The Data Movement feature supports two directions of data flow. Import provides data transfer from PDA to Hadoop. Export provides data transfer from Hadoop to PDA.
There are three modes of data transfer that deal with data compression. In Text mode, the NPS tables are transferred in text format and saved to HDFS in text format. In Mixed mode, the NPS tables are transferred in compressed format and saved to HDFS in text format. In Compressed mode, the NPS tables are transferred in compressed format and saved to HDFS in compressed format.
The procedure to setup and use data movement function varies based on whether data movement is initiated from the Hadoop side or the PureData System for Analytics side. To initiate data movement from the Hadoop system, perform the following:
- Install the Fluid Query package on the Hadoop system and run the installer script (./fluidquery_install.pl)
- Customize the XML configuration files for the import and export commands
- Run nzcodec.jar with the relevant import or export XML configuration file parameter.
To initiate data movement from the PDA system, setup is similar to data connector configuration.
- Install the required Hadoop libraries, Hive libraries, and client configuration files to the PDA system.
- Customize the sample fluidquery/conf/fq-remote-conf.xml configuration file.
- Configure a connection using fqConfigure.sh using the data movement service type fqdm and the above configuration file.
- Register the functions for import and export using fqRegister.sh
- Call the registered functions from the application or query.
It is also possible to initiate data movement from any system that runs Java. For details on that, and additional detail about the above Fluid Query data movement configuration, see the IBM Netezza Fluid Query User Guide.
Hot off the Press
Fluid Query 1.6 contains enhancements to data movement. An entire database can now be imported from PDA into Hadoop. In addition, the append mode supports appending data to tables in Hadoop, allowing for incremental import of table data changes. There are several more functional, operational, and usability improvements in 1.6.

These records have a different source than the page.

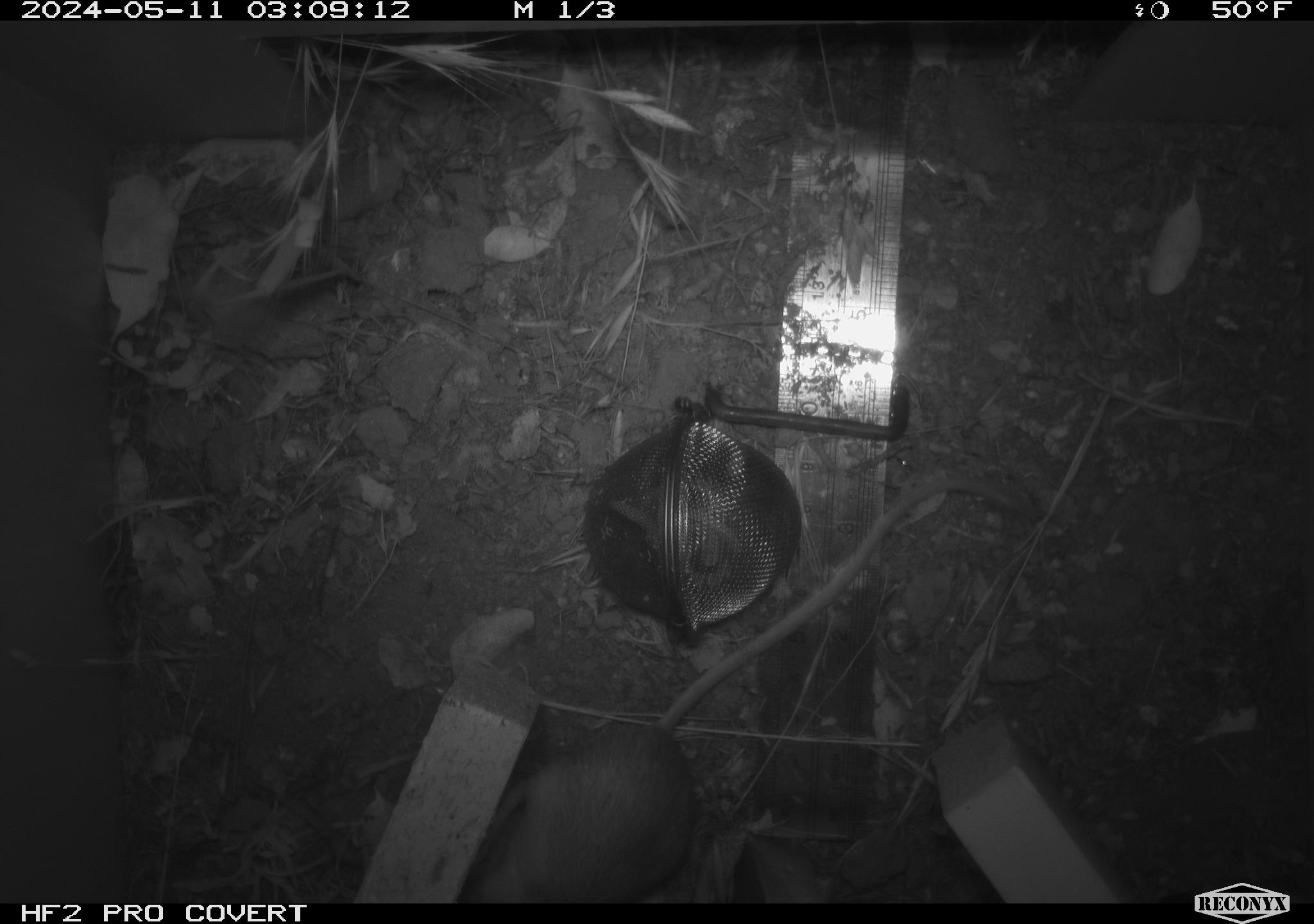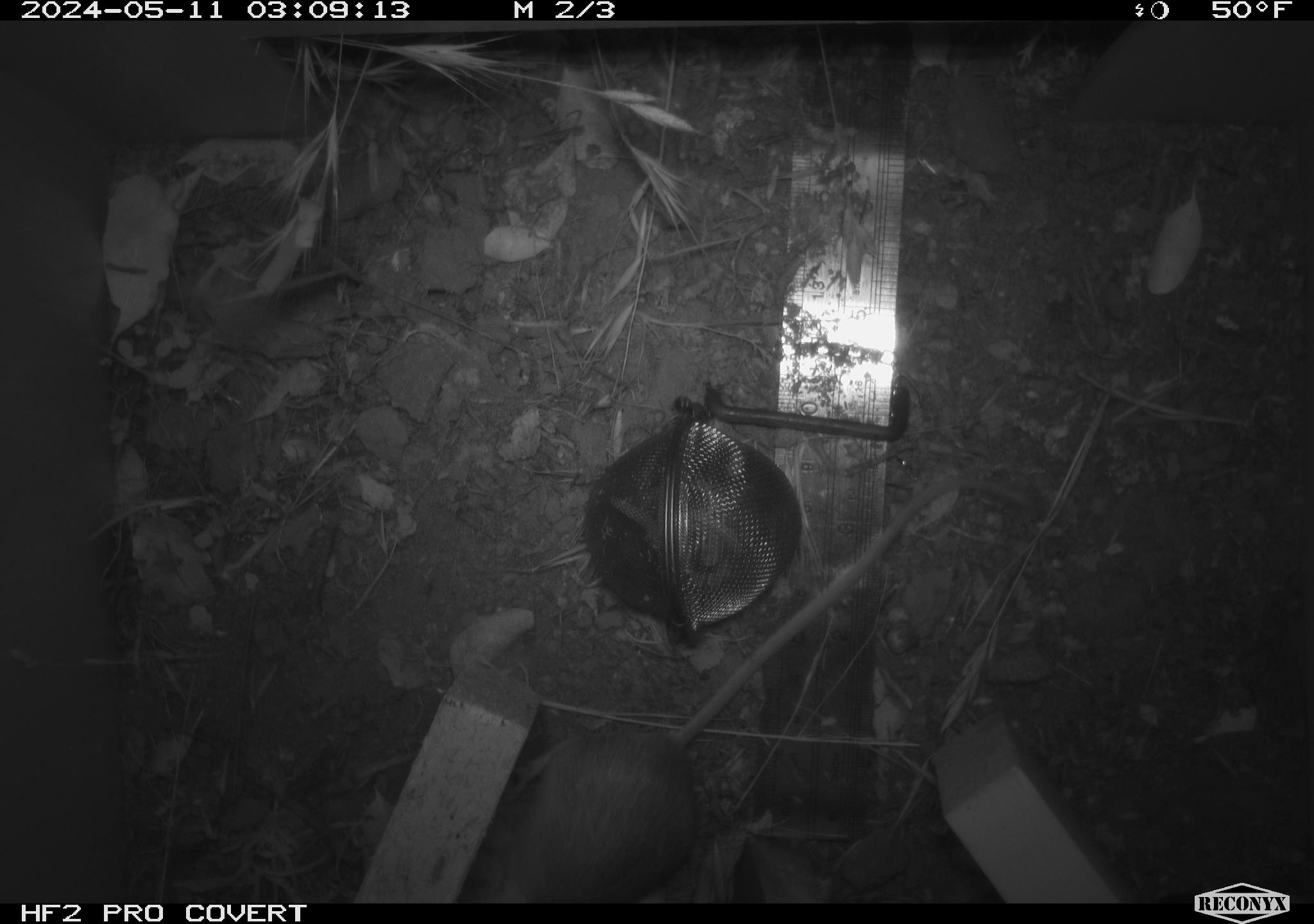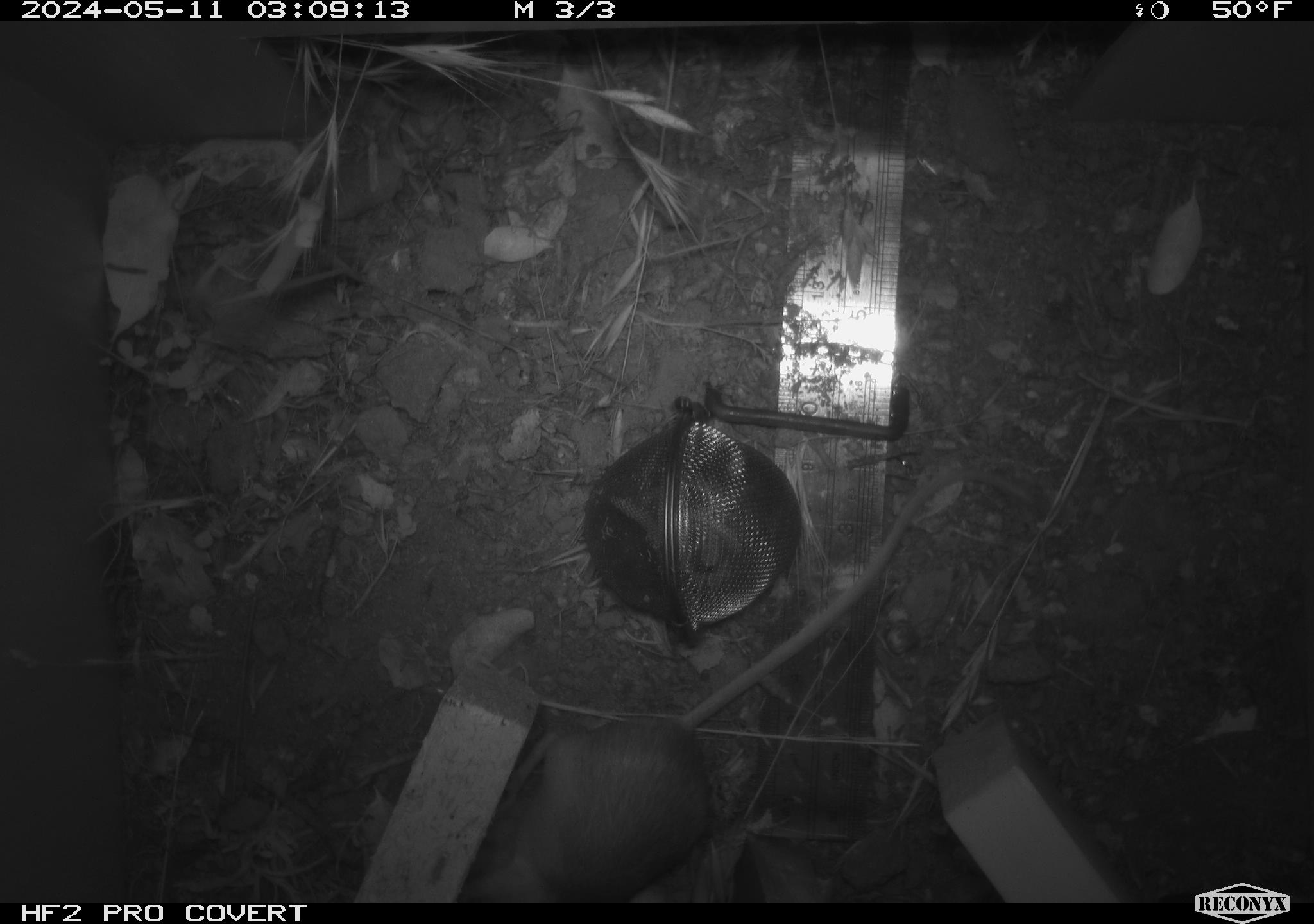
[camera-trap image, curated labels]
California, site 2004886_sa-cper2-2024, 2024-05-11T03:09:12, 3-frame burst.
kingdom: Animalia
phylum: Chordata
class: Mammalia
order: Rodentia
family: Heteromyidae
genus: Dipodomys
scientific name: Dipodomys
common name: kangaroo rats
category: dipodomys species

The Logical Data Warehouse provides an architecture for integrating a variety of data sources with the goal of serving the need for analytics and reporting in today’s modern enterprise. It provides flexibility to utilize existing data stores side-by-side with noSQL, Hadoop, and Spark, whether in the cloud or on-premises. IBM Fluid Query provides the most robust capability to perform queries across this heterogeneous environment, and includes fast data movement technology to position data on Hadoop or IBM PureData for Analytics as needed. With Fluid Query, data residing in Hadoop distributions from Cloudera, Hortonworks and IBM BigInsights for Apache Hadoop can be combined with the data residing in PureData using standard SQL syntax.
For existing IBM PureData System for Analytics customers, the latest version of Fluid Query is available for download at IBM FixCentral (www.ibm.com/support). Others interested in Fluid Query and the IBM PureData System for Analytics can download the free PDA Emulator virtual image and Fluid Query 1.6 via instructions on this page at IBM developerWorks - https://ibm.biz/PDAEmulatorDownload.
This material has not been submitted to any formal IBM test and is published AS IS. It has not been the subject of rigorous review. IBM assumes no responsibility for its accuracy or completeness. The use of this information or the implementation of any of these techniques is a client responsibility and depends upon the client's ability to evaluate and integrate them into the client's operational environment.